Why developers are watching Claude 3.7 Sonnet

Benchmark claims in the source point to coding as the model’s strongest area. Anthropic says Claude 3.7 Sonnet achieved top scores on SWE-bench Verified, which evaluates how AI models handle real-world software issues, and on TAU-bench, which tests AI agents on complex tasks involving users and tools.

The source also notes that Claude 3.5 Sonnet had already been strong at programming tasks compared with other AI models in the author’s experience. Claude 3.7 Sonnet appears to continue that emphasis, with Anthropic highlighting early testing around software work.

For developers, the model release is not only about writing code. Anthropic has expanded its GitHub integration to all Claude plans, letting developers connect code repositories directly to Claude. The stated use cases include bug fixes, feature development, and documentation work.

That matters because coding assistants become more useful when they can see the surrounding project context. A model that can inspect a repository is better positioned to respond to real tasks than one that only sees a copied snippet.

Usage limits remain a potential question for heavy users. The source says Anthropic has not announced a subscription plan beyond the existing “Claude Pro” at $20/month that might extend them.

Claude Code brings the agent into the terminal

Anthropic’s other major announcement is Claude Code, described as the company’s first agentic tool. It runs from a console terminal and is designed as an autonomous coding assistant.

According to the source, Claude Code can search codebases, read and edit files, write and run tests, commit and push code to GitHub repositories, and execute command line tools. It is also meant to keep developers informed while it works.
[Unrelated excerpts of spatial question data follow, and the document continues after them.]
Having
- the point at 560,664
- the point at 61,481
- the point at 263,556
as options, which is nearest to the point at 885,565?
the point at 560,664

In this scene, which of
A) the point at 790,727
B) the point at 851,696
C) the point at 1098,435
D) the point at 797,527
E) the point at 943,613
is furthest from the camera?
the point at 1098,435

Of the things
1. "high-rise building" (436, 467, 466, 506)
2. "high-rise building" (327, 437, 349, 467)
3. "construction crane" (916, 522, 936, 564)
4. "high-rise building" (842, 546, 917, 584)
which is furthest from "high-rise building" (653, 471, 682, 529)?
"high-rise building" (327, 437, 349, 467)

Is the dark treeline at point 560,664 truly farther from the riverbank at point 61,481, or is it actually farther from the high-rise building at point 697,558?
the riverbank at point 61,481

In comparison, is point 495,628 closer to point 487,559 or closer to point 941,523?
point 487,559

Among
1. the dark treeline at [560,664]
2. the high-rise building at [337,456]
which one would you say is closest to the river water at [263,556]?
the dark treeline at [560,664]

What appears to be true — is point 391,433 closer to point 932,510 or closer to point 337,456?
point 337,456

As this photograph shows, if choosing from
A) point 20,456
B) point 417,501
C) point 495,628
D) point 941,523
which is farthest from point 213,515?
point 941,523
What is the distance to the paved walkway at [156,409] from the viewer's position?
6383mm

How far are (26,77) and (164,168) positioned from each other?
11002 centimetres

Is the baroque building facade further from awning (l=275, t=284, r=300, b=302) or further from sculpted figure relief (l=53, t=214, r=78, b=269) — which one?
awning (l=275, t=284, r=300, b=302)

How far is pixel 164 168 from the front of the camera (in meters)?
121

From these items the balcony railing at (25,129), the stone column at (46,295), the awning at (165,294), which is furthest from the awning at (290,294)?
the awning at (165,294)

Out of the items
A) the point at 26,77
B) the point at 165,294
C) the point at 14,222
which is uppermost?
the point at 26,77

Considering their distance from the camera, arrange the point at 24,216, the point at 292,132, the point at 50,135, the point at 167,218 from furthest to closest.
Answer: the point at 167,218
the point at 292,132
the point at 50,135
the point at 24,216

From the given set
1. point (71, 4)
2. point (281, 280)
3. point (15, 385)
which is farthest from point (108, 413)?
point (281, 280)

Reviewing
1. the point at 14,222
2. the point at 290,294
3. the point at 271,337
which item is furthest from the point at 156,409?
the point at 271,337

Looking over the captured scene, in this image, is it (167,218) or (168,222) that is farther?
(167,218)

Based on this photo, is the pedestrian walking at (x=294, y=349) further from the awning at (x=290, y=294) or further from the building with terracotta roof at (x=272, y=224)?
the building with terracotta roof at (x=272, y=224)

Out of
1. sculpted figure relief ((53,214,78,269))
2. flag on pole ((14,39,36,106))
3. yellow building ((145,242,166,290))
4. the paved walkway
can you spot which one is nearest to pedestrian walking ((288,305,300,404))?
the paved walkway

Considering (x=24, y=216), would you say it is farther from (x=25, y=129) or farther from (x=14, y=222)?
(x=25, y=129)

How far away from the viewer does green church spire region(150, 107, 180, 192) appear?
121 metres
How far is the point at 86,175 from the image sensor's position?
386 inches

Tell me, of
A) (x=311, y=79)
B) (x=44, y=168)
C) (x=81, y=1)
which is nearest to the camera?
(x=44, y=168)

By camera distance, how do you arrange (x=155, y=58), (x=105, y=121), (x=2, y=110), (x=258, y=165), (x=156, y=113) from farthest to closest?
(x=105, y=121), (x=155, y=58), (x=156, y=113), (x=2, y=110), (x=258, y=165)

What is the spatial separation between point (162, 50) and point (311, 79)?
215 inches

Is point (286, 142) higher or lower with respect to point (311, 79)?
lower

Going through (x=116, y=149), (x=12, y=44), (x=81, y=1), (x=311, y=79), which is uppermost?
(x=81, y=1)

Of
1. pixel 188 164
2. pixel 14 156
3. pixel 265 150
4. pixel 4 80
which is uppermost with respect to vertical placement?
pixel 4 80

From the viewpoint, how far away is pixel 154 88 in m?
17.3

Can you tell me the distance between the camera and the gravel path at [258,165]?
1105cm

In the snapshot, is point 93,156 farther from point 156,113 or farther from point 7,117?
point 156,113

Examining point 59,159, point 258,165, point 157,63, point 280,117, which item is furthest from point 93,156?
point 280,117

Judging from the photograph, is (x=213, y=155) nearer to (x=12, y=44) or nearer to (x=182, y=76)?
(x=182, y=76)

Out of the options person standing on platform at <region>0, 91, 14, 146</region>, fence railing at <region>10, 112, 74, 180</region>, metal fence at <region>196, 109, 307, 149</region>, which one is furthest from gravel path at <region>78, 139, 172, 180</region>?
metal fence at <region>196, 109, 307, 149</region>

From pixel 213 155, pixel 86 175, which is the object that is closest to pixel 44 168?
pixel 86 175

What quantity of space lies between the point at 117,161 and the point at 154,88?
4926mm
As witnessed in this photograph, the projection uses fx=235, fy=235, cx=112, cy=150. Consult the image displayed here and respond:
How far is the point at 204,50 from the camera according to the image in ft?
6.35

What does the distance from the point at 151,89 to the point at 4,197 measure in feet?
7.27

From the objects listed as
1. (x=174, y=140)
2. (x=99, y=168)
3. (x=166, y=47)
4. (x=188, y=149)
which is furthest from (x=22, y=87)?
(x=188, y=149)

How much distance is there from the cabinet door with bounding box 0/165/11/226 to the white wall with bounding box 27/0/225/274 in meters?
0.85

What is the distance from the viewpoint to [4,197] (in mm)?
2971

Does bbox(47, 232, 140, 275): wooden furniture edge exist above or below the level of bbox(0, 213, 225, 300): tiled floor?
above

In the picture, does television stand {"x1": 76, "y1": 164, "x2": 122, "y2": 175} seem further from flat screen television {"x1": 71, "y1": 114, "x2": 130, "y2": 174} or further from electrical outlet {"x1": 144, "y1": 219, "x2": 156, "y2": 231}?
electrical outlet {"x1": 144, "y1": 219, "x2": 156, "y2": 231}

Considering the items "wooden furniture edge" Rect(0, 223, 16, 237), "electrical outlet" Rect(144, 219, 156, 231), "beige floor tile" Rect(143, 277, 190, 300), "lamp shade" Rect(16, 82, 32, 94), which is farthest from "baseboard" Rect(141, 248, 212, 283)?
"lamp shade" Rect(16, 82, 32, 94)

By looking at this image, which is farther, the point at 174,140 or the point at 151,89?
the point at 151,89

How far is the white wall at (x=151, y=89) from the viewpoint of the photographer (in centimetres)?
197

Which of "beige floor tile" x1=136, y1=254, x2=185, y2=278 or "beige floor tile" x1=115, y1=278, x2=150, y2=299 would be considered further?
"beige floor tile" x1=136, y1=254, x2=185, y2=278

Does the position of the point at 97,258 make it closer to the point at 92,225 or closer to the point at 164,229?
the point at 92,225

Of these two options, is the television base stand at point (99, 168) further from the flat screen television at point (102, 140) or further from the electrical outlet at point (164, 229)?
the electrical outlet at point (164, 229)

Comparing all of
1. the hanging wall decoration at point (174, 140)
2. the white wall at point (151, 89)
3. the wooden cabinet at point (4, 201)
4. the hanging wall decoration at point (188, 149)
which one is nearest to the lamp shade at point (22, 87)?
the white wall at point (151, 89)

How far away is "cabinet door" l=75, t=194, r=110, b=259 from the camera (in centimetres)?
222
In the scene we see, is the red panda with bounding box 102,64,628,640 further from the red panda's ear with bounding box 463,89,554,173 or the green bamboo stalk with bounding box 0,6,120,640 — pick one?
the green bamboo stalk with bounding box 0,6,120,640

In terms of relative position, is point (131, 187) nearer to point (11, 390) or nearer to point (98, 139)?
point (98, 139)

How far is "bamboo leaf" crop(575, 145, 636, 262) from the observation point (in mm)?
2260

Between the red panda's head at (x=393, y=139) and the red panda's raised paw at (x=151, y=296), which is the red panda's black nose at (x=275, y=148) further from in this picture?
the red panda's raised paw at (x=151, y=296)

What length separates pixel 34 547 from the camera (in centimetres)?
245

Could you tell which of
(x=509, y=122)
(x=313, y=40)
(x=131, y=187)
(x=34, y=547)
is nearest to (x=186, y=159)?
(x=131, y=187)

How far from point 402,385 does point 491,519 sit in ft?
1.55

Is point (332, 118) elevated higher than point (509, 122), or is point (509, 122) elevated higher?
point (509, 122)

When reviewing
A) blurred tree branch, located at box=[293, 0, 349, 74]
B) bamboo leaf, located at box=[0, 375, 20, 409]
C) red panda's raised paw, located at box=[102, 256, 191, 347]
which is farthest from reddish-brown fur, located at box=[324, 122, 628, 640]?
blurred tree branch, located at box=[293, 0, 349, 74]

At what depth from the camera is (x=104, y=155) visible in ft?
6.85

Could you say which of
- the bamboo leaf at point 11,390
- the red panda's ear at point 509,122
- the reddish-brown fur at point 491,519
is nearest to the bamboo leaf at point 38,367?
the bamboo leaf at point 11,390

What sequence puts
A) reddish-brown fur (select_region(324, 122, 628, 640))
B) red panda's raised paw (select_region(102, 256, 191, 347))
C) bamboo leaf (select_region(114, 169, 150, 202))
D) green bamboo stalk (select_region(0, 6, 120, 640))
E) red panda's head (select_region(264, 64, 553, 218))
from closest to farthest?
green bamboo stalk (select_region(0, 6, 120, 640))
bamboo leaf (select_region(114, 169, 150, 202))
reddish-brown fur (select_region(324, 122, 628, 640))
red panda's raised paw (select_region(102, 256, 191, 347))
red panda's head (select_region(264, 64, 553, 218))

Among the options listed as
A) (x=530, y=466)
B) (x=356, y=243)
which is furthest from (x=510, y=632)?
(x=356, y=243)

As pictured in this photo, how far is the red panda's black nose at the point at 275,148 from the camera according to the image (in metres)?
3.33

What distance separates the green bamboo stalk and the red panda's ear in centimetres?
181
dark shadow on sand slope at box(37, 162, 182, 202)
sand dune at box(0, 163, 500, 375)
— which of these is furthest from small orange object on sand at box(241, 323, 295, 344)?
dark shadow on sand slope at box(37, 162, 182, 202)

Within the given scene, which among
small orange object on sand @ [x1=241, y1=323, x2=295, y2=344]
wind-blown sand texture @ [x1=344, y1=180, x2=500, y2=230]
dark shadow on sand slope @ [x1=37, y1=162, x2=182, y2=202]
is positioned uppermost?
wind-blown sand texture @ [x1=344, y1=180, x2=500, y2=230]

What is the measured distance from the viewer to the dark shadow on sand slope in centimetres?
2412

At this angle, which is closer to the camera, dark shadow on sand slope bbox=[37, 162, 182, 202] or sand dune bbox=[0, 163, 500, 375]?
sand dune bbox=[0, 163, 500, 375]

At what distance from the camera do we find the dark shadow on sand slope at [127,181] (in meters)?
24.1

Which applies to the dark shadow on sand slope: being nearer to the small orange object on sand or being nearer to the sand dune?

Anthropic is aiming the tool at debugging and refactoring as well as general coding assistance. The company claims that, in internal testing, Claude Code completed tasks in a single session that would typically require 45-plus minutes of manual work.

That claim is important because it frames Claude Code less as a chat interface and more as a workflow tool. Instead of only suggesting changes, the agent can operate in the same environment where developers already inspect files, run commands, and manage repositories.

Still, Claude Code is not being presented as a finished general release. It is available only as a “limited research preview,” and Anthropic says it plans to improve the tool based on user feedback over time.

Early tests show the promise and the limits

The source includes a brief hands-on look at extended thinking. One test asked Claude 3.7 Sonnet about the origin of the “magenta” color name. With extended thinking enabled, the model gave a firm “no” followed by an explanation, which the source described as impressive in comparison with prior experience.

Another informal test asked Claude 3.7 Sonnet to compose five original dad jokes that are not found anywhere in the world. The model attempted the task, though the source left the quality of the jokes for readers to judge.

Those examples are modest, but they show the broader point of simulated reasoning models. The value is not only in getting longer answers. It is in letting the model spend more of its output budget on working through uncertainty before it replies.

Claude 3.7 Sonnet is now available through the Claude website, the Claude app, Anthropic API, Amazon Bedrock, and Google Cloud’s Vertex AI. With extended thinking, unchanged API pricing, expanded GitHub integration, and Claude Code entering preview, Anthropic is making a clear push toward AI systems that can support deeper software work rather than simple one-shot answers.